* [Required action 1]
In the article about the Community of the Beatitudes in Denver, why does the group already need to expand its facilities?
* [Required action 2]
In the article about the Community of the Beatitudes, copy the passage from "A French religious" up to and including "their spiritual life.", switching "contemplative prayer" to "silent prayer".

* [Source document]
══════

A French religious association whose primary mission is contemplative prayer opened its first house in the United States just 18 months ago, yet already the group needs to expand its facilities in order to accommodate the numerous people who have felt drawn to take part in their spiritual life.

In 1999, seven members of the Catholic Community of the Beatitudes moved into a vacant 14-room convent adjacent to St. Catherine of Siena Parish in Denver, Colorado. Today their small chapel and dining room often overflow with people who come to pray with them, attend their retreats, and participate in their third-order organizations.

The group’s theology is orthodox, but their lifestyle would not exactly be considered traditional among Catholic religious communities in the United States. The Denver Community, which has now grown to include eight adult members, includes two religious sisters, a seminarian, a married couple and their children, and two single women and one single man who are preparing to take vows for the consecrated life. All of them live together and devote their time to prayer, parish ministries around the archdiocese, and service of the poor. Their unique living arrangements raised a few questions at first, but the monastic structure of their daily lives and their consistently joyful witness to the Gospel have dispelled most concerns. In fact, their blend of fraternal camaraderie and open-door hospitality has been a magnet for Catholics seeking spiritual enrichment.

══════

* [Information provided]
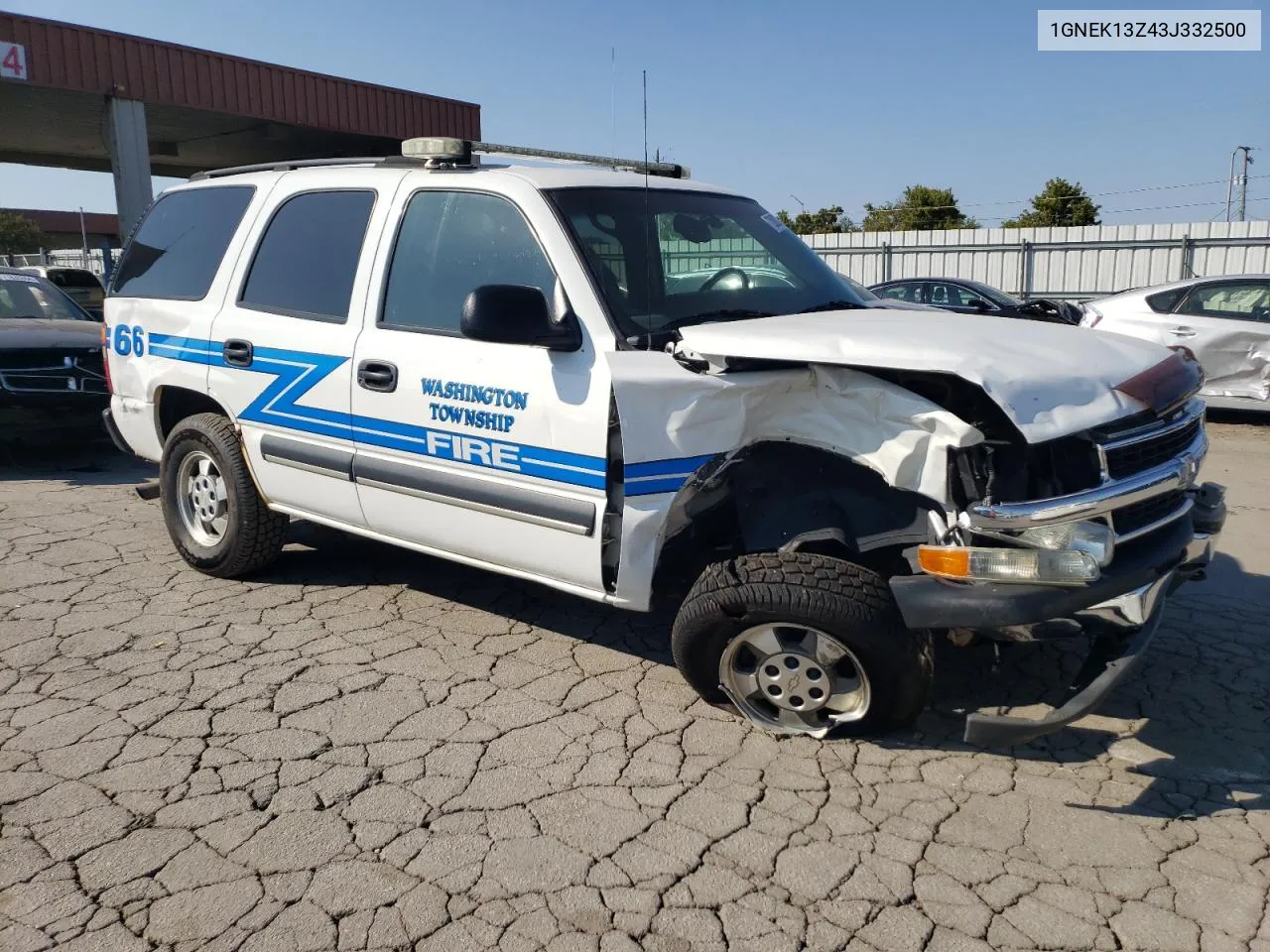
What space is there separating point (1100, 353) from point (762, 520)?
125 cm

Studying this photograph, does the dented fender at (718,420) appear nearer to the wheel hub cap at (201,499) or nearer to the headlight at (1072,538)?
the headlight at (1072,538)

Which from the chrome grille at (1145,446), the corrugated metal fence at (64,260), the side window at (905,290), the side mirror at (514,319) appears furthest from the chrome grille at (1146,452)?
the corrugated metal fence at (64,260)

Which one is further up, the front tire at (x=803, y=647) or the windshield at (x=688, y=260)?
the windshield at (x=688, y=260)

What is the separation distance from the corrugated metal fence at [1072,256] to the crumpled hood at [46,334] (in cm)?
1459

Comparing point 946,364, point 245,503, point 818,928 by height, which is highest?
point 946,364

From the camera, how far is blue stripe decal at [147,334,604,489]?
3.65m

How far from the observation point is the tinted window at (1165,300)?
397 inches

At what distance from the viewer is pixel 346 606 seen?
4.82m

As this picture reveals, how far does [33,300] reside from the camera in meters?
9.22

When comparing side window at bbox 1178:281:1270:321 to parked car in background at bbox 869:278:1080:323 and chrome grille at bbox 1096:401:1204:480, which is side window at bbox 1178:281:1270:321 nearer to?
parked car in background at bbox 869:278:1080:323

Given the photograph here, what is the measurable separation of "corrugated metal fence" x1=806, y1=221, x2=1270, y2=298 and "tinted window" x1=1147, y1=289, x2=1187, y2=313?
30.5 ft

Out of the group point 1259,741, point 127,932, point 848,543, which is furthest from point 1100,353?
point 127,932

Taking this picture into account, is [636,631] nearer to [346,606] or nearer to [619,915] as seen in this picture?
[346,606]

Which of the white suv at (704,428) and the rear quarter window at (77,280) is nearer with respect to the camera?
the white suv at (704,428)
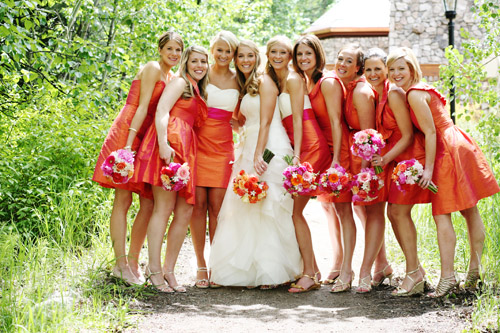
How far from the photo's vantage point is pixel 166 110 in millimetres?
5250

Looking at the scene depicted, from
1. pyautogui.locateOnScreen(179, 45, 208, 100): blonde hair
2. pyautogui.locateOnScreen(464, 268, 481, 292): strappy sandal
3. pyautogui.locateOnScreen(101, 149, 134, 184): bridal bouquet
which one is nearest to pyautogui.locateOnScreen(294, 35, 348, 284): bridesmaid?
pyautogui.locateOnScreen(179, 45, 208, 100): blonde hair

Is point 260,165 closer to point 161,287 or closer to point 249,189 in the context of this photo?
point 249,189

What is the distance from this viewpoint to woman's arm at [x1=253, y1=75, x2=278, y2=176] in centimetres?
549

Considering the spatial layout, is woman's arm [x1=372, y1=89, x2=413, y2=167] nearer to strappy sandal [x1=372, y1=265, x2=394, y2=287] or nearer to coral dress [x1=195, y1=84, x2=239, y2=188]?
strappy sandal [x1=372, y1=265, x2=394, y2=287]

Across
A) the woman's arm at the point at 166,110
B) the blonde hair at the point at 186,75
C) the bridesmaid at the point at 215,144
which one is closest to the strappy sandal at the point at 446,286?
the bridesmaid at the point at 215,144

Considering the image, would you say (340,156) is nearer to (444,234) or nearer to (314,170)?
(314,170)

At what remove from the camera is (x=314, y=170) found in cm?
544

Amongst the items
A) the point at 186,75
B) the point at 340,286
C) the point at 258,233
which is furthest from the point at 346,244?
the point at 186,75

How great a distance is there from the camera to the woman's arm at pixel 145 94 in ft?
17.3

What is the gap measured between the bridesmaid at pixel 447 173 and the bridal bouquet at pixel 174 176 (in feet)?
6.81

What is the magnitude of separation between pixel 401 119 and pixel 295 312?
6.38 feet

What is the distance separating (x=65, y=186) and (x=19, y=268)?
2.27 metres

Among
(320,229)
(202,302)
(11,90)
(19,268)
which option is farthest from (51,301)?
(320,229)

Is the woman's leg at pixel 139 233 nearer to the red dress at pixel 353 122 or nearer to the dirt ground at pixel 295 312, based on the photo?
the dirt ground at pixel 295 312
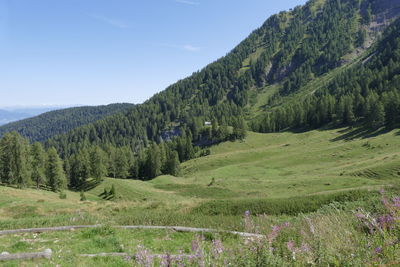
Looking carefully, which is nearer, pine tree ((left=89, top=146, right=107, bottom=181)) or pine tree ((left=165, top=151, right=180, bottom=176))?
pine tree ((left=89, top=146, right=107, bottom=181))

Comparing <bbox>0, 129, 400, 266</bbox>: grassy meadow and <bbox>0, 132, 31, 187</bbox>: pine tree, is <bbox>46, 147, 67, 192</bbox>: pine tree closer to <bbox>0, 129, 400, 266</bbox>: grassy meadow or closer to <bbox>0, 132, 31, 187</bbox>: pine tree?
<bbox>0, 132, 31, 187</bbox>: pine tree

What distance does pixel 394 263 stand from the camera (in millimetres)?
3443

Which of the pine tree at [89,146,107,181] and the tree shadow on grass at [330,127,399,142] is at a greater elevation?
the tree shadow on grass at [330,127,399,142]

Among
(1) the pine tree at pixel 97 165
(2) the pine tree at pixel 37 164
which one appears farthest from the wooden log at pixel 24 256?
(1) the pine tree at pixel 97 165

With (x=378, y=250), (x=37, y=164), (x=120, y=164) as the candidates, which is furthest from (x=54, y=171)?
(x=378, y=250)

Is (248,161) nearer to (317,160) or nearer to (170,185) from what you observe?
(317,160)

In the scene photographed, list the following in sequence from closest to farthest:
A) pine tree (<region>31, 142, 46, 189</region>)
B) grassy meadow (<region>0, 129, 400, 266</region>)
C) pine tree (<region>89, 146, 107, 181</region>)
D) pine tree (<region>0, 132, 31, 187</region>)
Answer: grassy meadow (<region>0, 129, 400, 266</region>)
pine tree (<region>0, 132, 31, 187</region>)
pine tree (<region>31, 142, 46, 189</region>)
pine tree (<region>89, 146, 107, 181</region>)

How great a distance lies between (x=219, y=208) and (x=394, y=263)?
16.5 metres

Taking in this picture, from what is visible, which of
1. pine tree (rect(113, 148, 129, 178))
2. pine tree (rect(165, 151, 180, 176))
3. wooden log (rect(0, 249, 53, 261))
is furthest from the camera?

══════

* [Written solution 1]
The group needs more room to accommodate the numerous people who have felt drawn to take part in its spiritual life. Its small chapel and dining room often overflow with people who come to pray with the members, attend their retreats, and take part in their third-order organizations.

* [Written solution 2]
A French religious association whose primary mission is silent prayer opened its first house in the United States just 18 months ago, yet already the group needs to expand its facilities in order to accommodate the numerous people who have felt drawn to take part in their spiritual life.